Lastly, the training loop takes care of the remaining steps such as converting images to latent space, adding noise to the input, predicting the noise residual, and calculating the loss.

If you want to learn more about how the training loop works, check out the Understanding pipelines, models and schedulers tutorial which breaks down the basic pattern of the denoising process.

Launch the script

You're now ready to launch the training script! ๐Ÿš€

For this guide, you'll download some images of a dog and store them in a directory. But remember, you can create and use your own dataset if you want (see the Create a dataset for training guide).

from huggingface_hub import snapshot_download

local_dir = "./dog"
snapshot_download(
    "diffusers/dog-example",
    local_dir=local_dir,
    repo_type="dataset",
    ignore_patterns=".gitattributes",
)

Set the environment variable MODEL_NAME to a model id on the Hub or a path to a local model, INSTANCE_DIR to the path where you just downloaded the dog images to, and OUTPUT_DIR to where you want to save the model. You'll use sks as the special word to tie the training to.

If you're interested in following along with the training process, you can periodically save generated images as training progresses. Add the following parameters to the training command:

--validation_prompt="a photo of a sks dog"
--num_validation_images=4
--validation_steps=100
export MODEL_NAME="stable-diffusion-v1-5/stable-diffusion-v1-5"
export INSTANCE_DIR="./dog"
export OUTPUT_DIR="path_to_saved_model"

python train_dreambooth.py \
  --pretrained_model_name_or_path=$MODEL_NAME  \
  --instance_data_dir=$INSTANCE_DIR \
  --output_dir=$OUTPUT_DIR \
  --instance_prompt="a photo of sks dog" \
  --resolution=512 \
  --train_batch_size=1 \
  --gradient_accumulation_steps=1 \
  --learning_rate=5e-6 \
  --lr_scheduler="constant" \
  --lr_warmup_steps=0 \
  --max_train_steps=400 \
  --push_to_hub

Once training is complete, you can use your newly trained model for inference!

from mindone.diffusers import DiffusionPipeline
import mindspore as ms

pipeline = DiffusionPipeline.from_pretrained("path_to_saved_model", mindspore_dtype=ms.float16, use_safetensors=True)
image = pipeline("A photo of sks dog in a bucket", num_inference_steps=50, guidance_scale=7.5)[0][0]
image.save("dog-bucket.png")

LoRA

LoRA is a training technique for significantly reducing the number of trainable parameters.
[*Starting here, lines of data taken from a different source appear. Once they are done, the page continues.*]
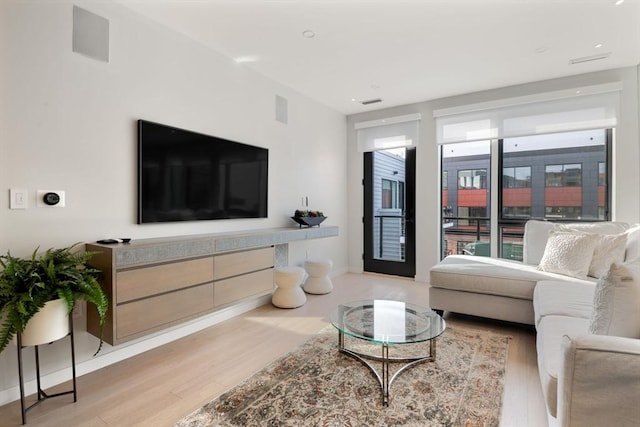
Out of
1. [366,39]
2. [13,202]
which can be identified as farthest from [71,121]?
[366,39]

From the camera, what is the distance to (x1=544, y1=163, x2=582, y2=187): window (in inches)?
154

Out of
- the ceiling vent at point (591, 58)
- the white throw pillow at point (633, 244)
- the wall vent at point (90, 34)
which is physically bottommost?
the white throw pillow at point (633, 244)

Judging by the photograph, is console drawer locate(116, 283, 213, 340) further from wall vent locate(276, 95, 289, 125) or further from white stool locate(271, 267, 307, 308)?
wall vent locate(276, 95, 289, 125)

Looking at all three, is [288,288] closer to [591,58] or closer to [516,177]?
[516,177]

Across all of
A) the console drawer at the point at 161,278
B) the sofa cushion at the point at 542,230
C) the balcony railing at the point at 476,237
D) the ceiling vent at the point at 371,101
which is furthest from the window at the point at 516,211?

As a result, training is faster and it is easier to store the resulting weights because they are a lot smaller (~100MBs). Use the train_dreambooth_lora.py script to train with LoRA.
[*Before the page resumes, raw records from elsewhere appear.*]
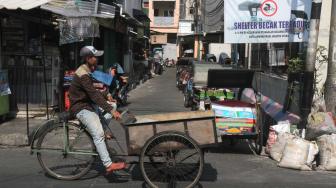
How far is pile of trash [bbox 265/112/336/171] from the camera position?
310 inches

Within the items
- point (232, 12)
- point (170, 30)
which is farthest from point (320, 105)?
point (170, 30)

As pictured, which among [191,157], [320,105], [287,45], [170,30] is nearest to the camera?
[191,157]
The LoRA training script is discussed in more detail in the LoRA training guide.

Stable Diffusion XL

Stable Diffusion XL (SDXL) is a powerful text-to-image model that generates high-resolution images, and it adds a second text-encoder to its architecture. Use the train_dreambooth_lora_sdxl.py script to train a SDXL model with LoRA.

The SDXL training script is discussed in more detail in the SDXL training guide.

Next steps

Congratulations on training your DreamBooth model! To learn more about how to use your new model, the following guide may be helpful:

  • Learn how to load a DreamBooth model for inference if you trained your model with LoRA.